L’ospedale pescarese negli ultimi 4 anni è stato particolarmente sovraffollato e in questa fase sarebbe inammissibile in quanto non avremo la possibilità di controllare i contagi. Quindi, il primo passo è quello di trasferire tra 8 giorni i pazienti, in modo tale che al quarto piano dell’ospedale di Pescara potremo realizzare un mega day hospital. Speriamo di poter avere a disposizione i fondi per ristrutturare diverse aree come quella di medicina e geriatria. Ammetto che l’ospedale Mazzini di Teramo gode di una degenza alberghiera perfetta al contrario di quella pescarese. 

Da domani anche l’Abruzzo “riapre” alle attività commerciali, parrucchieri, estetisti, ristoranti. C’è a suo parere il rischio che la curva dei contagi possa tornare a salire? 

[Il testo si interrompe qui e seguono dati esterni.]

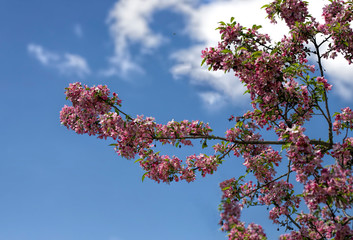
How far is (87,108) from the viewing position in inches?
320

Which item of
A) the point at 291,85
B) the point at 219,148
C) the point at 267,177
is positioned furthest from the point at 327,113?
the point at 219,148

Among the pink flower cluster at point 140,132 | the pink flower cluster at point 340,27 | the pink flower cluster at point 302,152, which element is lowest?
the pink flower cluster at point 302,152

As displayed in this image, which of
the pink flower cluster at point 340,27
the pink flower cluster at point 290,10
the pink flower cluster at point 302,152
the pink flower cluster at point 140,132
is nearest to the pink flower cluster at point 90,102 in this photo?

Io sono molto fiducioso. Tuttavia mi preme sottolineare che ancora per due mesi almeno bisogna indossare la mascherina. Così il numero degli asintomatici scenderà moltissimo e potremo bloccare il virus. Peraltro le ordinanze sono molto dettagliate e vanno seguite tutte le indicazioni. Se i cittadini rispettano le regole, non ci sarà un aumento dei contagi. Certo, il rischio c’è sempre. Ma solo se si adottano comportamenti sbagliati. Pensiamo al caso dei rom che da diverse località hanno partecipato ad un funerale a Campobasso. Da lì sono partiti diversi contagi che hanno interessato e allarmato Vasto in particolare. Se un liceale decide di fare una festa e senza precauzioni, è chiaro che si rischiano contagi. Tuttavia adesso abbiamo le adeguate strutture, riusciamo ad intercettare precocemente il soggetto infetto. 

Il 3 giugno riaprirà le frontiere all’Unione Europea. Vale il discorso precedente?
Si, restiamo sempre sulla stessa linea. Non possiamo bloccare un’economia e una globalizzazione ormai conclamata. Quindi bisogna rispettare le regole e adeguare le strutture in modo che il distanziamento venga sempre mantenuto. In ogni caso oggi siamo organizzati affinché anche eventuali contagi non possano arrecare particolari danni. Grazie alla mega struttura pescarese che può effettuare fino a 2.400 tamponi al giorno e all’ottimo lavoro dell’Izs di Teramo siamo in grado di intervenire, eventualmente, tempestivamente. In sintesi: l’organizzazione c’è, ma tutto si basa sul senso di responsabilità degli abruzzesi.